Los árboles y el bosque
¿Es el gobierno de AMLO de izquierda? Sí. La pregunta, sin embargo, debe ser: ¿qué tipo de izquierda? El balance anterior sugiere una izquierda definida por su énfasis en recuperar al Estado como gestor. De este modo, se aleja de la tradición en el país de una izquierda más «autonomista», representada en el neozapatismo, férreos opositores al proyecto de López Obrador.
López Obrador prioriza los temas de desigualdad económica, y no los temas del progresismo social; esta recuperación involucra una visión de el Estado como agente de desarrollo siempre dentro de un paradigma capitalista, acercándose a la tradición de izquierda representada por el Cardenismo en su versión más radical o, en su versión más reformista, por el Estado benefactor de mediados del siglo XX. No puede ser más que posneoliberal (más que antineoliberal), pues la reestructuración del período neoliberal afectó inclusive la propia formación del sujeto político colectivo y las herramientas mismas para gobernar.

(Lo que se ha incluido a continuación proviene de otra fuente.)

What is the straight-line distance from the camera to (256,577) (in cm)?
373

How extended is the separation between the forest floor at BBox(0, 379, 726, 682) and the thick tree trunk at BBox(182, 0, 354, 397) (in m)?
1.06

Este es solo un boceto de qué izquierda gobierna. En todo caso, la respuesta a esta pregunta –el estudio del diagnóstico de la realidad que hace esta izquierda, de sus prioridades en la práctica, y de su negociación con los límites estructurales y/o autoimpuestos a los que se enfrenta– es lo que nos ayudará a dar justa proporción en el análisis a los logros, contradicciones y errores de este histórico momento. Solo así se puede diferenciar entre los árboles y el bosque.
Edwin Ackerman es profesor de Sociología en la Universidad de Syracuse (Estados Unidos).